- Отрывок:

Юлия Демиденко — искусствовед, заместитель директора по научной работе Государственного музея истории Санкт-Петербурга, автор ряда статей по вопросам костюма и моды, в 2004-2005 годах — автор и ведущая программы «Мода на все» на 5-м канале СПбТВ, куратор выставок «Память тела» (в соавторстве с Е. Деготь. 1999-2003: Санкт-Петербург — Нижний Новгород — Москва — Красноярск — Вена — Хельсинки) и «Мода и социализм» (Москва, 2007).

 

Ситец — легкая хлопчатобумажная ткань ярких расцветок или укра­шенная печатным рисунком. Поэтому история ситца — это история хлопководства, текстильной промышленности и особенно красиль­ного дела.

Хотя к яркому ситцу почти приросло определение «русский», его родиной является вовсе не Россия, а далекая Индия. Полагают, что именно здесь почти 5000 лет назад была впервые получена пряжа из волокон хлопчатника. Именно здесь была соткана первая хлопчатобу­мажная ткань. Так что неудивительно, что обитатели Индии были и первыми художниками, придумавшими изысканные способы украше­ния хлопковых тканей, получивших известность далеко за пределами этого региона. Уже в XIII веке, в эпоху крестовых походов, благодаря арабам, прирожденным торговцам, индийские ткани попали в Европу. Наряду с парчой и шелками, это были, вероятно, и редкие в ту пору хлопковые ткани с тончайшим рисунком.

- Задания:
**1)** В каких строках записей встречается слово «would»? Верните все такие строки.
**2)** Допишите продолжение текста об истории ситца, начав сразу после его последнего предложения.

- Записи:
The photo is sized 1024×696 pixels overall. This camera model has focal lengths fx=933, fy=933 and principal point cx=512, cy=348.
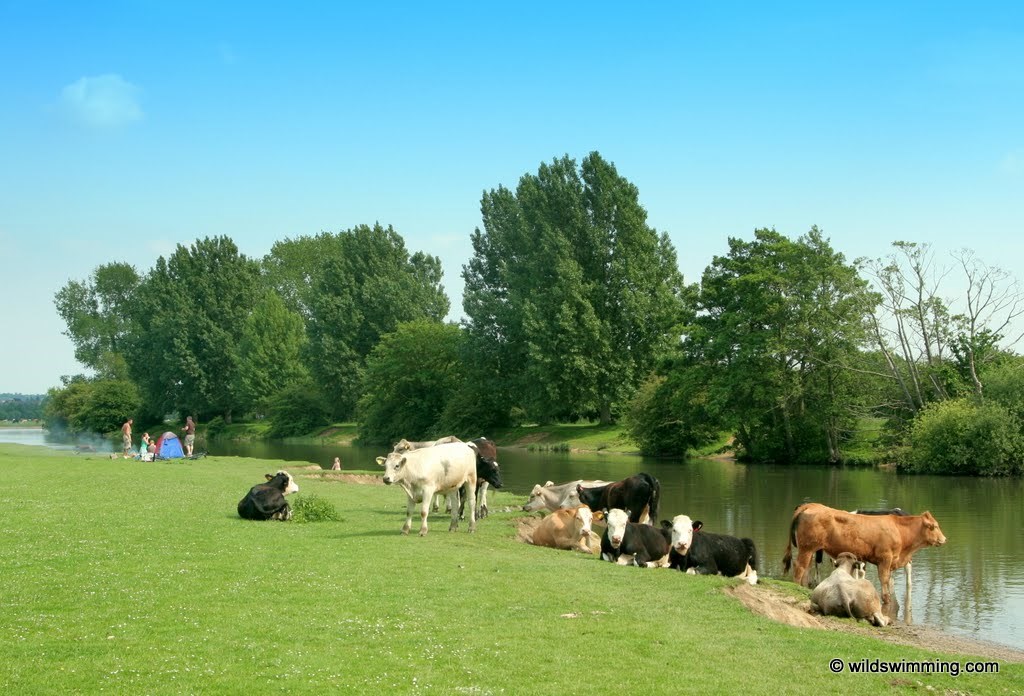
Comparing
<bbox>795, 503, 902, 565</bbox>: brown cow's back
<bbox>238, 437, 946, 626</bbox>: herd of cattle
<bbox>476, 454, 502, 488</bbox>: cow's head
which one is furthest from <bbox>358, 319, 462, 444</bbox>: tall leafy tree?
<bbox>795, 503, 902, 565</bbox>: brown cow's back

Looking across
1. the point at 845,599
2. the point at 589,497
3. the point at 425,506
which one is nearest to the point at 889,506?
the point at 589,497

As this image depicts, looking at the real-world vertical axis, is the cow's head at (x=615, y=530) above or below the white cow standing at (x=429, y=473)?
below

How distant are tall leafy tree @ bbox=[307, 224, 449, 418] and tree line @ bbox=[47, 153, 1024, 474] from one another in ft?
0.68

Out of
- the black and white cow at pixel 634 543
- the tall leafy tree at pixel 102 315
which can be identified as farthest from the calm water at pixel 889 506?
the tall leafy tree at pixel 102 315

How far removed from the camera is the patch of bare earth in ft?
39.8

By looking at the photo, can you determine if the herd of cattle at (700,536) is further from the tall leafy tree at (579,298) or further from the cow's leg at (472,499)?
the tall leafy tree at (579,298)

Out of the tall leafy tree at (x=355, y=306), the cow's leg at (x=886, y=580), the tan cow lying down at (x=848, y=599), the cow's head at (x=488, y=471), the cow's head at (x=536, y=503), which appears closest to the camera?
the tan cow lying down at (x=848, y=599)

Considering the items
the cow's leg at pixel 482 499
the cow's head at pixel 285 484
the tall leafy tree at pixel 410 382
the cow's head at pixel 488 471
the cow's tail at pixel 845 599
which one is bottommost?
the cow's tail at pixel 845 599

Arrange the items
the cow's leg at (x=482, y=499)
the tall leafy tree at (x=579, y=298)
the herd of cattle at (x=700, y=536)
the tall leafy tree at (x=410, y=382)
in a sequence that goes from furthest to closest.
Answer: the tall leafy tree at (x=410, y=382) → the tall leafy tree at (x=579, y=298) → the cow's leg at (x=482, y=499) → the herd of cattle at (x=700, y=536)

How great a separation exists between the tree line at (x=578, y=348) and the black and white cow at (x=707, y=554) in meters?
32.4

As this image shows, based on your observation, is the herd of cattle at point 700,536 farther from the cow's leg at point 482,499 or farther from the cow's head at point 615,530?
the cow's leg at point 482,499

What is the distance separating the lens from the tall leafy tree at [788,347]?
166ft

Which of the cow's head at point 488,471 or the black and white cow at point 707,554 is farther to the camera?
the cow's head at point 488,471

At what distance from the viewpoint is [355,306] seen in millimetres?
86625
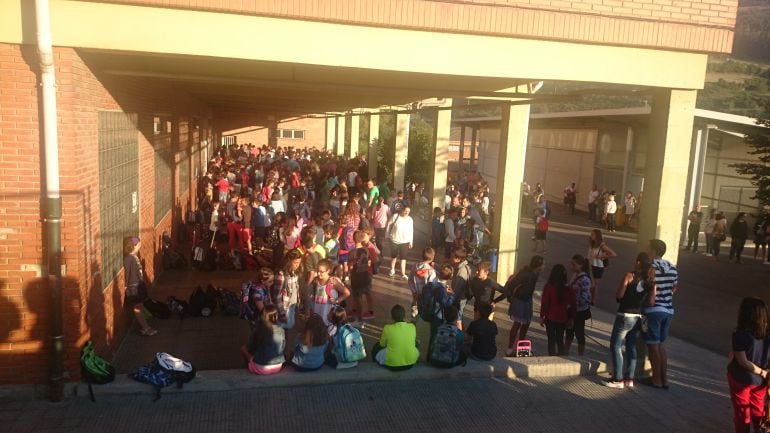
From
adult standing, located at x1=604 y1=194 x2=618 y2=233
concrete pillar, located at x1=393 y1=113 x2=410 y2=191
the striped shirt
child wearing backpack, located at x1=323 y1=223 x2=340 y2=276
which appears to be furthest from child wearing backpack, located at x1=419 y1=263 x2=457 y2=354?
adult standing, located at x1=604 y1=194 x2=618 y2=233

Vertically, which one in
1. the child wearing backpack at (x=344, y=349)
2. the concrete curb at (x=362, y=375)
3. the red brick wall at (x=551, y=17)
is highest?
the red brick wall at (x=551, y=17)

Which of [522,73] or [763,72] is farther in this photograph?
[763,72]

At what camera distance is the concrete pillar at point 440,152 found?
16.2 meters

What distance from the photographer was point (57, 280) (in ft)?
20.5

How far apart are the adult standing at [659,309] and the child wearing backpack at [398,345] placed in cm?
280

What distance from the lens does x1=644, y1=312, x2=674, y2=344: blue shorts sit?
23.8 ft

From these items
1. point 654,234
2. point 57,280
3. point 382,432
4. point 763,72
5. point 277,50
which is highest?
point 763,72

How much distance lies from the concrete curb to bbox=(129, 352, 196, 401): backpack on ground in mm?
65

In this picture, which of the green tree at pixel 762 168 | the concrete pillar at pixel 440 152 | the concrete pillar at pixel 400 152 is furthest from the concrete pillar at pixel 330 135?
the green tree at pixel 762 168

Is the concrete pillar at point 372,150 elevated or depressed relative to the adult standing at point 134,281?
elevated

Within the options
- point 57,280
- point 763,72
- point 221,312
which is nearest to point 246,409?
point 57,280

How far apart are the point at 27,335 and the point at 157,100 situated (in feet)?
19.8

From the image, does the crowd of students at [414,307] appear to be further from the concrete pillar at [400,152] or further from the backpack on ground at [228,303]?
the concrete pillar at [400,152]

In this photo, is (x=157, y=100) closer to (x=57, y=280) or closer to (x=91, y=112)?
(x=91, y=112)
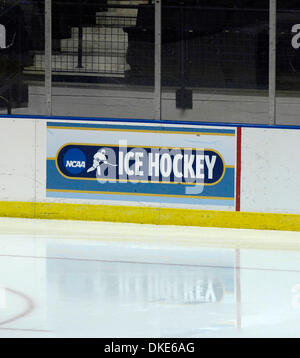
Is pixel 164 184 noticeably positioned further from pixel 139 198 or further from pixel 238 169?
pixel 238 169

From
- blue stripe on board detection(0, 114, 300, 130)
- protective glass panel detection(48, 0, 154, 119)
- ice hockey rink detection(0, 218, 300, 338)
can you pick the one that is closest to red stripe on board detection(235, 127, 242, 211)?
blue stripe on board detection(0, 114, 300, 130)

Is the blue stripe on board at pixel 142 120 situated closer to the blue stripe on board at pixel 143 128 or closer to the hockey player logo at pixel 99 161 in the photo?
the blue stripe on board at pixel 143 128

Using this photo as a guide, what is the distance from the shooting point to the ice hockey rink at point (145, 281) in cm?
718

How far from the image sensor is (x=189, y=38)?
1082cm

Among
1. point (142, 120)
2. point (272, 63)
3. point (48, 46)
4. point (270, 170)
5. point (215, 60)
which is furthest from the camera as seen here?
point (48, 46)

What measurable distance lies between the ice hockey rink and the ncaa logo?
56 centimetres

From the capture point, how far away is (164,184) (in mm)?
10805

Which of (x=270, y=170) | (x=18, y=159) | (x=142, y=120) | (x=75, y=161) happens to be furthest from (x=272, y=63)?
(x=18, y=159)

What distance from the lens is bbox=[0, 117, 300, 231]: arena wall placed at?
10.6 m

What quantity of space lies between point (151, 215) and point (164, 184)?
1.13ft

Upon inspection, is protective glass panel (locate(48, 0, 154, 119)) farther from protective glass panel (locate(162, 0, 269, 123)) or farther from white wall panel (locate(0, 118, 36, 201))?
white wall panel (locate(0, 118, 36, 201))

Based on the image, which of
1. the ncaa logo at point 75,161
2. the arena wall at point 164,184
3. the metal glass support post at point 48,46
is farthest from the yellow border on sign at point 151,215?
the metal glass support post at point 48,46

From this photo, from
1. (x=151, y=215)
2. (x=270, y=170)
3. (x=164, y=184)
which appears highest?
(x=270, y=170)
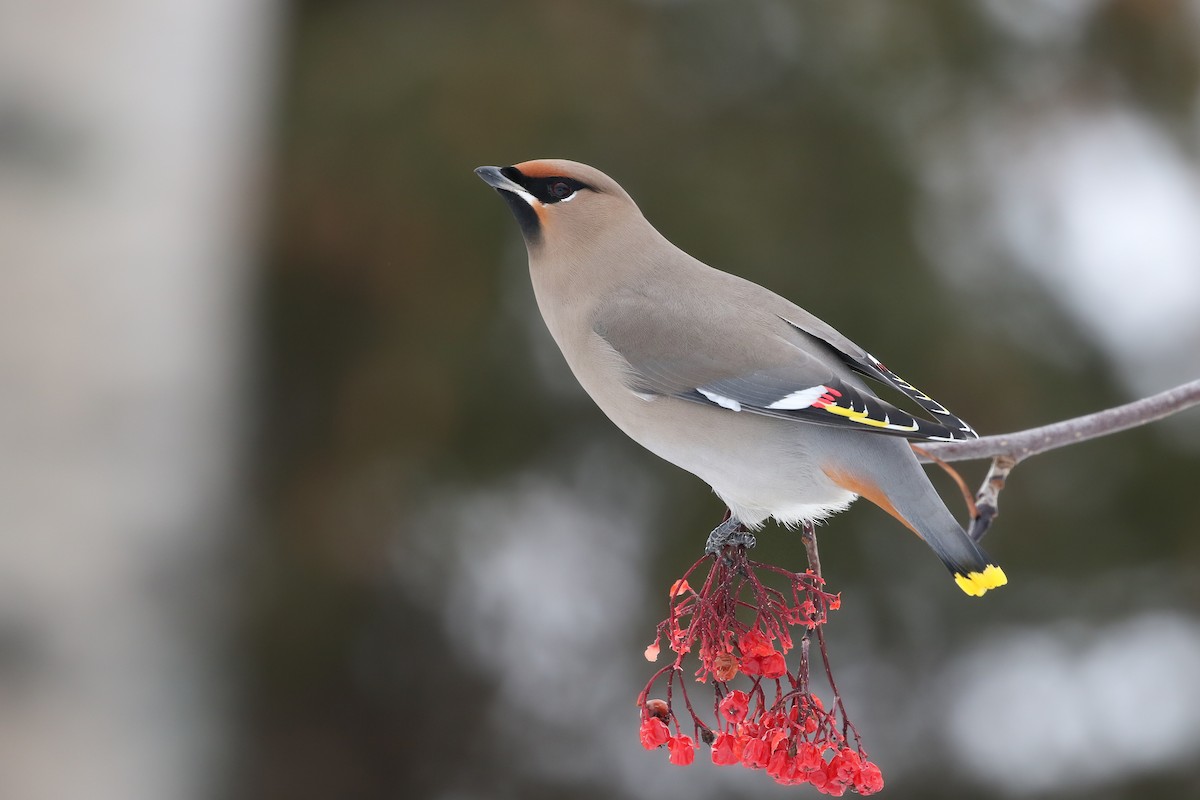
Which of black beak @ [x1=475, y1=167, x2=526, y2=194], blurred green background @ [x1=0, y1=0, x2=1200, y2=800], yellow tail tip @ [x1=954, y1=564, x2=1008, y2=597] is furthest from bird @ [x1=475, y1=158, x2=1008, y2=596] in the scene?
blurred green background @ [x1=0, y1=0, x2=1200, y2=800]

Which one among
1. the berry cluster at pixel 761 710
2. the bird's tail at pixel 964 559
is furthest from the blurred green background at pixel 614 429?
the bird's tail at pixel 964 559

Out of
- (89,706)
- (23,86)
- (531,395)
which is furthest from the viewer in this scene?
(531,395)

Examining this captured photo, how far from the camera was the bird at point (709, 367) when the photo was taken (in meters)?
2.18

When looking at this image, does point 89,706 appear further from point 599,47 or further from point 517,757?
point 599,47

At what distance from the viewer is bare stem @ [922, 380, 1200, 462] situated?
208 cm

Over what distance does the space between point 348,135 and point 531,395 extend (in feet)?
3.83

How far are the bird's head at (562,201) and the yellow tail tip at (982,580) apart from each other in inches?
35.6

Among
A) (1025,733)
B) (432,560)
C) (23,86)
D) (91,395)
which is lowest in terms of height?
(1025,733)

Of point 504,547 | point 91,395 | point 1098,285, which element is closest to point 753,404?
point 91,395

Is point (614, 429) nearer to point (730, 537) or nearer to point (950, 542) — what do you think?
point (730, 537)

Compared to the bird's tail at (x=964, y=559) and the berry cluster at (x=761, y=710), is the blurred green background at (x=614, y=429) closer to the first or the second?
the berry cluster at (x=761, y=710)

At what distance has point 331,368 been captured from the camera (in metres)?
4.90

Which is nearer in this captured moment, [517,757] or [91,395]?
[91,395]

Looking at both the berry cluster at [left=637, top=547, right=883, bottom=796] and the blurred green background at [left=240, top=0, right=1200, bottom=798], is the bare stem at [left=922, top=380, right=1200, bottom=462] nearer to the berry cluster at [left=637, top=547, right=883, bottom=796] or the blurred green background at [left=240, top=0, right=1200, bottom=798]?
the berry cluster at [left=637, top=547, right=883, bottom=796]
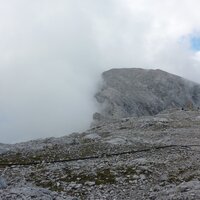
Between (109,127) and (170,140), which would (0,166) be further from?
(109,127)

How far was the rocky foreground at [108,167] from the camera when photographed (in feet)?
96.1

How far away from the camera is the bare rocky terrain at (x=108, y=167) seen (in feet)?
95.9

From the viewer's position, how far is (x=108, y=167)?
121ft

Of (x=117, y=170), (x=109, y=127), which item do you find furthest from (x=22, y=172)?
(x=109, y=127)

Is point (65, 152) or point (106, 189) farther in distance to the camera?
point (65, 152)

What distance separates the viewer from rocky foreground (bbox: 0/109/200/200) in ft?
96.1

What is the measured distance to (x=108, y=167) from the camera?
36.9 m

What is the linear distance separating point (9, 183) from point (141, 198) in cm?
1062

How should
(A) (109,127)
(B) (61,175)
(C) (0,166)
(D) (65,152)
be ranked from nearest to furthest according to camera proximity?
(B) (61,175) → (C) (0,166) → (D) (65,152) → (A) (109,127)

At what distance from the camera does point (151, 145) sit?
46156 millimetres

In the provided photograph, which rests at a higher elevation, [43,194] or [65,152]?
[65,152]

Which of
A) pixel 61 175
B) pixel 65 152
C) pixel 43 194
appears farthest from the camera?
pixel 65 152

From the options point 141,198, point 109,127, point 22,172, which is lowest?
point 141,198

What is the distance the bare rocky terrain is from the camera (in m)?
29.2
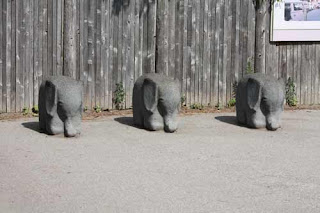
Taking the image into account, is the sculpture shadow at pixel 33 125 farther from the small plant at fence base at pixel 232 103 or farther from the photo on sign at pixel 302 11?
the photo on sign at pixel 302 11

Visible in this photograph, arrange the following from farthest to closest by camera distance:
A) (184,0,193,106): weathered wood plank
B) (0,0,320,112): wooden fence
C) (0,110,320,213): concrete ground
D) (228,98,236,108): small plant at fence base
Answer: (228,98,236,108): small plant at fence base
(184,0,193,106): weathered wood plank
(0,0,320,112): wooden fence
(0,110,320,213): concrete ground

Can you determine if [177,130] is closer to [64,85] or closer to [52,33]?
[64,85]

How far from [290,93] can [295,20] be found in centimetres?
142

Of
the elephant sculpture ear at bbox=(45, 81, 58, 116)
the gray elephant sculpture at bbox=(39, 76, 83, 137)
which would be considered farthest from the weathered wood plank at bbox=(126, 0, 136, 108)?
the elephant sculpture ear at bbox=(45, 81, 58, 116)

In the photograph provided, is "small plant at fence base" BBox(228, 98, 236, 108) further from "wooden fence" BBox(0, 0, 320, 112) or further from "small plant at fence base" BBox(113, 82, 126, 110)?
"small plant at fence base" BBox(113, 82, 126, 110)

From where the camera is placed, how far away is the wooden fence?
1316 centimetres

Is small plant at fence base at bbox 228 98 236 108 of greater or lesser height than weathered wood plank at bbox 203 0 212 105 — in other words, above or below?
below

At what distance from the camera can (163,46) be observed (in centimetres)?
1375

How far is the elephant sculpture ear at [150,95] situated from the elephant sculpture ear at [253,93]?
1.60 meters

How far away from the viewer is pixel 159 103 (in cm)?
1168

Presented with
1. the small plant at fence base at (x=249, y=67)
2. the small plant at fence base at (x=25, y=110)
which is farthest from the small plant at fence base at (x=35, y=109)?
the small plant at fence base at (x=249, y=67)

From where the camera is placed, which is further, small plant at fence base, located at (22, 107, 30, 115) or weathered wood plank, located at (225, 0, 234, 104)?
weathered wood plank, located at (225, 0, 234, 104)

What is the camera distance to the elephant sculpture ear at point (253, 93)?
1210cm

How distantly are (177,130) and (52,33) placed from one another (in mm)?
3088
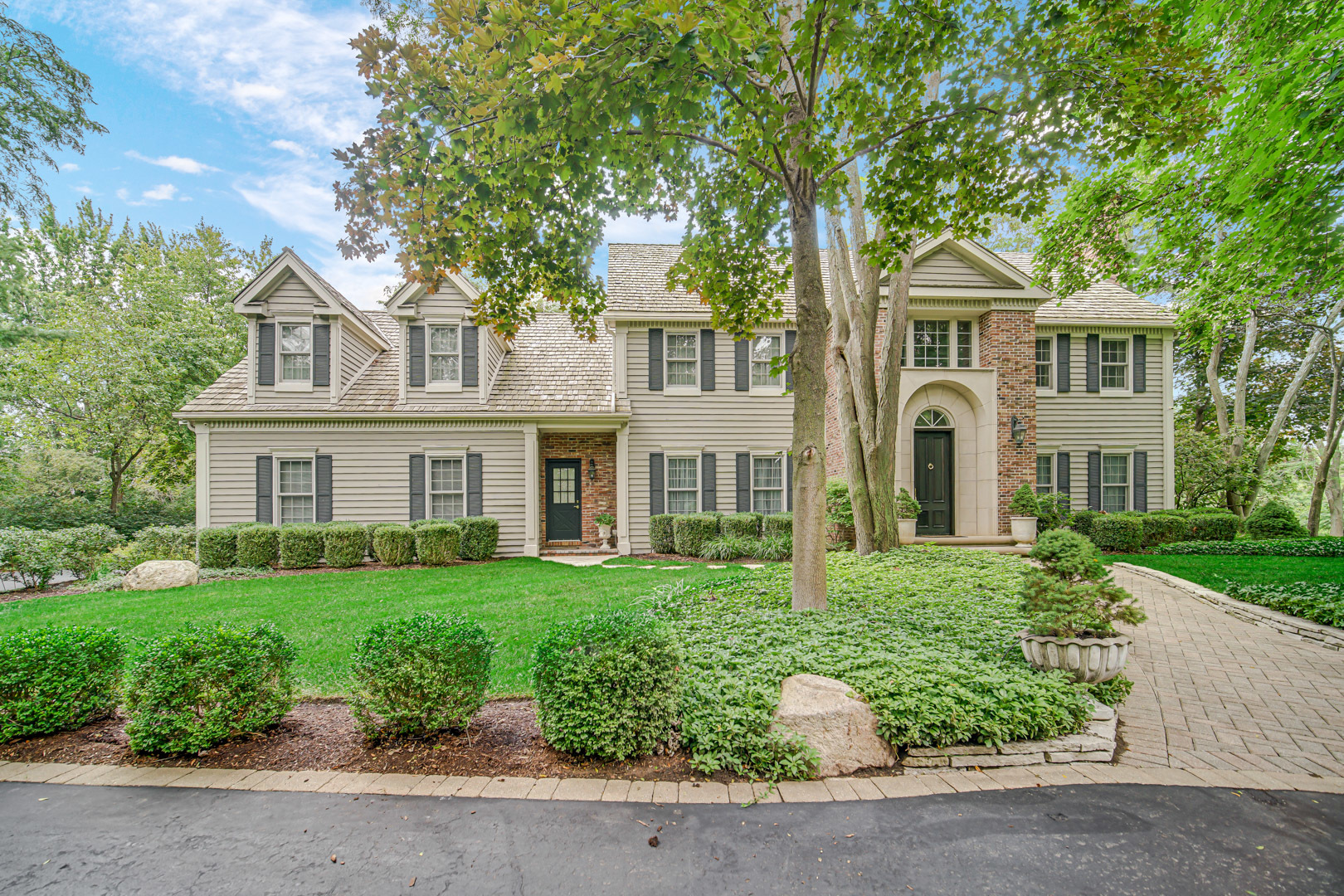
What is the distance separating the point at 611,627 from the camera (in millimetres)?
3197

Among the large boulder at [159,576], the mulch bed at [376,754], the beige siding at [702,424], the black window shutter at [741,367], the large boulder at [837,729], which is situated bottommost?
the large boulder at [159,576]

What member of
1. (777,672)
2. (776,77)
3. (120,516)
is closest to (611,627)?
(777,672)

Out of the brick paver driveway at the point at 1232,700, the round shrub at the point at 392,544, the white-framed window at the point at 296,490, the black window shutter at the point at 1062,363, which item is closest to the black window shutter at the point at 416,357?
the white-framed window at the point at 296,490

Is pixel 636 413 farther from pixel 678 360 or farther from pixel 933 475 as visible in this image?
pixel 933 475

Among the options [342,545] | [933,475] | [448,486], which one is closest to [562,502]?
[448,486]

- Ответы:
**1)**
Between (109,127) and (170,140), which would (0,166) be further from?
which would be considered farthest from the weathered wood plank at bbox=(126, 0, 136, 108)?

**2)**
Однако по-настоящему широкое проникновение ситца в Европу на­чалось значительно позднее — в XVII столетии, благодаря португаль­ским, голландским и английским купцам. Кстати, само слово «ситец» в русский язык пришло от немецкого zitz, представляющего собой ви­доизмененное голландское sits, и тем самым напоминает, что именно с голландскими торговыми судами в Европу приходили образцы этой удивительной ткани.

В 1600 году группа английских купцов получила от королевы Елизаветы I хартию на монопольную торговлю с Востоком. Так была соз­дана Британская Ост-Индская компания, таким образом было положе­но начало Британской империи. Ост-Индская компания занималась в первую очередь торговлей, а главными товарами были пряности, чай и... хлопчатобумажные ткани. Особенной известностью пользовались индийские «каламкари» и «калико».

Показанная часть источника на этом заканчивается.